I am trying to do this exercise:
Consider the field extension $F/K$. Let $f(x)\in K[x]$ be a monic and irreducible polynomial of degree 3. If $\alpha, \beta, \gamma$ are three different roots of $f$ in $F$, prove that $\beta$ is a root of a polynomial of degree 2 with coefficients in $\mathbb{K}(\alpha)$.
I really do not know how to approach this problem. Some things I have thought about are:
- For $u\in\{\alpha, \beta, \gamma\}$, we have that Irr(u,K)=f(x).

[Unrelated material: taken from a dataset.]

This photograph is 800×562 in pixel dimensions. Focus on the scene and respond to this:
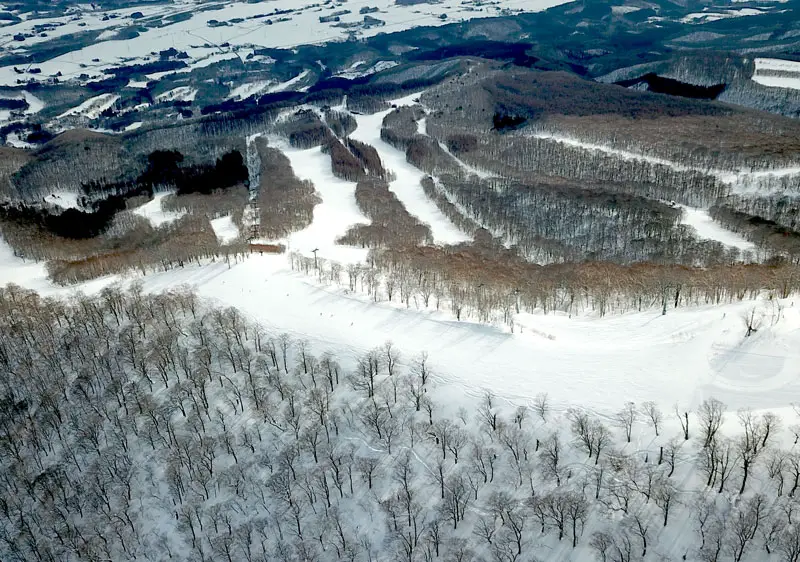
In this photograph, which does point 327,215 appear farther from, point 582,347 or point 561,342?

- |K(u):K|=3, for $u\in\{\alpha, \beta, \gamma\}$, and $\{1,u,u^2\} $is a K-base of $K(u)$.
- If $p(x)\in {K}(\alpha)[x]$ of degree 2 is such that $p(\beta)=0$, then $Irr(\beta,K(\alpha))$ divides $g(x)$.
- Since $f(x)\in K[x]\subset K(\alpha)[x] $ and $f(\beta)=0$,$Irr(\beta,K(\alpha))$ divides $f(x)$.
- Since $f(x)$ is irreducible and of degree 3, none of the roots belong to $K$.
None of these things have taken me anywhere.
Any hints for solving this problem would be very helpful. Thanks in advance.
$\beta $ is a root of $q(x)=(x-\beta)(x-\gamma)$. And $q$ is an element of $K(\alpha)[x]$ as it is the result of the long division of $f$ by $x-\alpha$ which are both elements of $K(\alpha)[x]$.